* Start LISTED ENTRIES *

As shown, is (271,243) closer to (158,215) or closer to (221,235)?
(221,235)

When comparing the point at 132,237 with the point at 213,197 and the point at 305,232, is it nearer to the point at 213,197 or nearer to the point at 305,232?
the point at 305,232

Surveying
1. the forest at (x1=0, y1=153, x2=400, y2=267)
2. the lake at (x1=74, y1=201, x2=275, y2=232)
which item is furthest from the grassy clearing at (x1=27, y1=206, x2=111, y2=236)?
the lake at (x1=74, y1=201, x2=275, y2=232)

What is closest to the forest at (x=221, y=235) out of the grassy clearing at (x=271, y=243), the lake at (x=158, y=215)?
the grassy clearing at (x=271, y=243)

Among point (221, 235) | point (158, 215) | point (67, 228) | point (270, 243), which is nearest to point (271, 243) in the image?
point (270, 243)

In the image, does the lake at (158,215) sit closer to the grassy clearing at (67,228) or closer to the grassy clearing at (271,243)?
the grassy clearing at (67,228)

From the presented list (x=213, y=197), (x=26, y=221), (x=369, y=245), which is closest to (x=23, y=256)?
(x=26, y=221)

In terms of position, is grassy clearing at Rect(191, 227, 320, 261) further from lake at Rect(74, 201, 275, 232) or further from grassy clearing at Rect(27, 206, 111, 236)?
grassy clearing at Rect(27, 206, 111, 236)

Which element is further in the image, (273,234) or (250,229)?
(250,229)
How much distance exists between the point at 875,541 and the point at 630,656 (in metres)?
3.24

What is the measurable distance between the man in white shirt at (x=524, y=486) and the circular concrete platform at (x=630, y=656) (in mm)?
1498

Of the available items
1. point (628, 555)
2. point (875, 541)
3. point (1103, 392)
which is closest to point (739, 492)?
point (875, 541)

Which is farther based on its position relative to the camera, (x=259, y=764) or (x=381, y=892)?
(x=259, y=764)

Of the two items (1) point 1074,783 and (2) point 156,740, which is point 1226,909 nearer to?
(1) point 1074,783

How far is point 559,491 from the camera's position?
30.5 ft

* End LISTED ENTRIES *
* Start LISTED ENTRIES *

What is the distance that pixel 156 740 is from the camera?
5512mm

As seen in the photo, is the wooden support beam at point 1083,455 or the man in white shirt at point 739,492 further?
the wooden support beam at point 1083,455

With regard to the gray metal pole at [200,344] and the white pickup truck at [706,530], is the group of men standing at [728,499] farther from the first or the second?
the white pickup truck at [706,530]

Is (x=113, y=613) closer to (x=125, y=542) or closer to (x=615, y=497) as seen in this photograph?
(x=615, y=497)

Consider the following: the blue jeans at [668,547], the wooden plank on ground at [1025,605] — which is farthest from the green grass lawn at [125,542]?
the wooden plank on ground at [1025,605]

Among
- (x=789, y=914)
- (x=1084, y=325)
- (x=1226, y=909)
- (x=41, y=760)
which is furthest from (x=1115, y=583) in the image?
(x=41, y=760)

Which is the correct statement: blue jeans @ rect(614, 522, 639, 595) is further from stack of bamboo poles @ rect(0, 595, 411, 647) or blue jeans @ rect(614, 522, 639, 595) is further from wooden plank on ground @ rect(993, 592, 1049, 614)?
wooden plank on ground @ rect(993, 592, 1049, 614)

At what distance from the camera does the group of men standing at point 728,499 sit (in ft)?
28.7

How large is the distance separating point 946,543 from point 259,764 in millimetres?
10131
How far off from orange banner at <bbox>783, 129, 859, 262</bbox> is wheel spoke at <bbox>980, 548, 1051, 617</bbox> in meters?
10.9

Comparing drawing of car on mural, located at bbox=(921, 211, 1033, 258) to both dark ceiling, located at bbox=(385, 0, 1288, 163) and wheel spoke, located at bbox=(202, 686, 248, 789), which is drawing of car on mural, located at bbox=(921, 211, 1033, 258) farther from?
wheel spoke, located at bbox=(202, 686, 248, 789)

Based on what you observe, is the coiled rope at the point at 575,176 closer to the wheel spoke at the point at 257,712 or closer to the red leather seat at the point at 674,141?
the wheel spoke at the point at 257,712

* End LISTED ENTRIES *

** WHAT YOU SHOULD DO **
Pull out each line of the records above that contains the string "does", treating uppercase and lowercase as different.

** EXPECTED ANSWER **
In the image, does the lake at (158,215) sit closer to the grassy clearing at (67,228) or closer to the grassy clearing at (271,243)?
At what distance from the camera does the group of men standing at point 728,499 sit (in ft)?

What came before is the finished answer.